Tim Bray talks about GET and POST and REST vs. XmlRpc or SOAP.
Ways of Talking to a Web Server If you're a piece of software that wants to talk to a Web Server (a browser, for example, but there are lots of others), you generally use the HTTP protocol, which supports all kinds of transactions, but the two most often used are called GET and POST. GET is simple; you send a request encoded up in a URI to the server, and you get a package of info back from the server. This is what happens when you click on a hyperlink; nothing could be simpler, and a huge majority of all Web transactions are GETs. There are some rules that go with GET; it's not OK to use it ot make a purchase or trigger an explosive device or anything that changes the state of the world. It's for fetching information.
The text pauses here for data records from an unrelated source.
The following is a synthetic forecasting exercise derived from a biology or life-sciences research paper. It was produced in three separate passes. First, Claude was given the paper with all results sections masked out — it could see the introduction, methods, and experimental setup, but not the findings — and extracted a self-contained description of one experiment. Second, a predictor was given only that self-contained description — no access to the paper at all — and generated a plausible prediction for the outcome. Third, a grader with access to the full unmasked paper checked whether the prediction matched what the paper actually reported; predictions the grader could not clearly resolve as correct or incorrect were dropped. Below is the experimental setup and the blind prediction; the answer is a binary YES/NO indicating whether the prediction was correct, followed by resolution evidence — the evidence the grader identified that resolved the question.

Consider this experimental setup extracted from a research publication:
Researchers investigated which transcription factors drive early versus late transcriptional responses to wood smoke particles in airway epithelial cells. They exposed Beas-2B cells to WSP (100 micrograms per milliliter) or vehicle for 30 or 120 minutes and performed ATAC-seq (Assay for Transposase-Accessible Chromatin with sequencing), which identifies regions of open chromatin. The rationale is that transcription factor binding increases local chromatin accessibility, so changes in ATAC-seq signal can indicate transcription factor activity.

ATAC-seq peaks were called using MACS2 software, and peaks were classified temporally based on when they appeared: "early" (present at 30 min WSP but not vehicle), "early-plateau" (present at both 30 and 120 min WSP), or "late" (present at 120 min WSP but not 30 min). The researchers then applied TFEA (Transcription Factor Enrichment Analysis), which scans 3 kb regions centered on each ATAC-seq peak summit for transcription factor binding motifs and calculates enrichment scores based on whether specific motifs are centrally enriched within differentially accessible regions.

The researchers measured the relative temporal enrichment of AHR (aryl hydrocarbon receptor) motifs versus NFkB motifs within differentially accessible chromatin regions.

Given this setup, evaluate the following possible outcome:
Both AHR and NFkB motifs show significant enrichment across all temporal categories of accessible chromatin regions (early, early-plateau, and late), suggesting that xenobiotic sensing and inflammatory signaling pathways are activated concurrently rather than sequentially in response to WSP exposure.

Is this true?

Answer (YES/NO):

When you POST, you contact the server and send it a package of information, not just a URI, and get back a package of information. You should use POST if you want to do anything more than just retrieve information, for example buy or blow up something. So most times when you fill out a form on a Web site and press Submit, it's using a POST. All this is straightforward and causes little angst as long as the Web is just browsers and pages. But a lot of people want to use the Web for more; to syndicate weblogs, run search engines, even to do large-scale B2B.
How do you fit this into the Web's GET/POST world? Well first off, you typically send machine-oriented XML rather than human-oriented HTML from the server. And if you ask for it with a POST, the package of information you send is usually XML too.